Given instruction: Locate each line in the listing below that contains the string "photographic", matching case exactly, and copy those lines.

Dataset excerpt:
================================

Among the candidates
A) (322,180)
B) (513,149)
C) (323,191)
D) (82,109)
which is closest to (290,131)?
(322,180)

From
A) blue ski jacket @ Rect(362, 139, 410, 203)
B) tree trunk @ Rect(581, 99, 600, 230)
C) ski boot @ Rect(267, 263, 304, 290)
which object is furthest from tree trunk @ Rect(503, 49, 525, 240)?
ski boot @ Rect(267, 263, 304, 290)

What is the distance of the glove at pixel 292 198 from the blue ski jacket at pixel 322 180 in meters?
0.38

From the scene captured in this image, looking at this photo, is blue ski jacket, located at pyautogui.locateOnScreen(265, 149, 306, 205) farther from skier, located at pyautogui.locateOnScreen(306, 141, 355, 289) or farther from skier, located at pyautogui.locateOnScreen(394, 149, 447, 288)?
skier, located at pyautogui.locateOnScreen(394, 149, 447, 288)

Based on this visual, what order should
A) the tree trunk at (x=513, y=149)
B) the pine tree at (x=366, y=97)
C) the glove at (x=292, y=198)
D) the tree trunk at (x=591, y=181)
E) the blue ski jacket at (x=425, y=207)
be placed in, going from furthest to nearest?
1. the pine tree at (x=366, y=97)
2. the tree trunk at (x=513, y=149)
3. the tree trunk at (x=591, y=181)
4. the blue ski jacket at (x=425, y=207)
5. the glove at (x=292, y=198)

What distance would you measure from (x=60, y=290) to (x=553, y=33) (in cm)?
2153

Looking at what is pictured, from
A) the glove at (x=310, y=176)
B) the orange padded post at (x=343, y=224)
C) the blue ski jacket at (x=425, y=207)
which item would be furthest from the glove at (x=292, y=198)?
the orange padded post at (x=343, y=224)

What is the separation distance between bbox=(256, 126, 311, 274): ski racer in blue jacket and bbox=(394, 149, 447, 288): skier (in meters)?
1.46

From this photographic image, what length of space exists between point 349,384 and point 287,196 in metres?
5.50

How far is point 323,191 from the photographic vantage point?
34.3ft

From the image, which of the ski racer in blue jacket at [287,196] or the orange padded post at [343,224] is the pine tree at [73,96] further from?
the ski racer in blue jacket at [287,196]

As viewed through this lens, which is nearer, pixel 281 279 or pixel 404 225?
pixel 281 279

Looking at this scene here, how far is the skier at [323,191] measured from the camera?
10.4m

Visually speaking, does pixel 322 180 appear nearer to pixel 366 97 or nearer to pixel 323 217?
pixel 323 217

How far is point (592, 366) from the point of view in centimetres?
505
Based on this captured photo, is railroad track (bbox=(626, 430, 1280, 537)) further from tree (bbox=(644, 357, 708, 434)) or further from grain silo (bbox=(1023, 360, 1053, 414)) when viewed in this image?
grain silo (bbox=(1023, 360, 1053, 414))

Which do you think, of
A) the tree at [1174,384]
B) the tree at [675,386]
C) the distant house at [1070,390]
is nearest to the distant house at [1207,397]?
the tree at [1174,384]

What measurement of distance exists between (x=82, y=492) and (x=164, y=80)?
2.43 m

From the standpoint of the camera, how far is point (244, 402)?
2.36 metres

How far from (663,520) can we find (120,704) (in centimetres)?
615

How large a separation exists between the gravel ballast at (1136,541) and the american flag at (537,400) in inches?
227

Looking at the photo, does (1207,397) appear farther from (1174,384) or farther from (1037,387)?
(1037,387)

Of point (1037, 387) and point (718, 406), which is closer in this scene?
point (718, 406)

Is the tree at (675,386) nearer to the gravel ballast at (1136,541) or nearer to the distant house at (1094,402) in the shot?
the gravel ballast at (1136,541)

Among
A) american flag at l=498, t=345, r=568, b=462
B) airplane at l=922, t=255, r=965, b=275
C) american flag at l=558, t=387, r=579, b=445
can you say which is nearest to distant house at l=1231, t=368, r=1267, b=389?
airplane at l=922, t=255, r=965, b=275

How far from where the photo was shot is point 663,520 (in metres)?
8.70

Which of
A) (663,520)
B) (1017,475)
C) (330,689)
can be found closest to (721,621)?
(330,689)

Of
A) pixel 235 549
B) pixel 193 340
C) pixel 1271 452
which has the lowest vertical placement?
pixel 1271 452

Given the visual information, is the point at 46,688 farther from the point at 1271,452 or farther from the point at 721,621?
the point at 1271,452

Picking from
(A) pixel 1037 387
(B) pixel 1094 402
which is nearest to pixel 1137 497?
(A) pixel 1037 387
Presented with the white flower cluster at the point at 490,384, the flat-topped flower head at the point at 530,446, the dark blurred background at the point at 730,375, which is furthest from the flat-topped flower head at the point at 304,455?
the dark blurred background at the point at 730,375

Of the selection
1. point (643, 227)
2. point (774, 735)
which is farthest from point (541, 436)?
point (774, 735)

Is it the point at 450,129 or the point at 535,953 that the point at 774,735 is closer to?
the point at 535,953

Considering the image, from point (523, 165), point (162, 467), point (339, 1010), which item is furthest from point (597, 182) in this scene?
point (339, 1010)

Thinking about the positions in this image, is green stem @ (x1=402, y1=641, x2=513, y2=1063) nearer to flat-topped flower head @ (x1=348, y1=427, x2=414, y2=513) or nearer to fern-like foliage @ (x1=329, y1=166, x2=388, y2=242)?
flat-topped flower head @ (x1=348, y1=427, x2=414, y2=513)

================================

Solved problem:
From this photographic image, what length of space exists between point 349,384 and point 287,196 in metres?
How far is point 323,191 from the photographic vantage point?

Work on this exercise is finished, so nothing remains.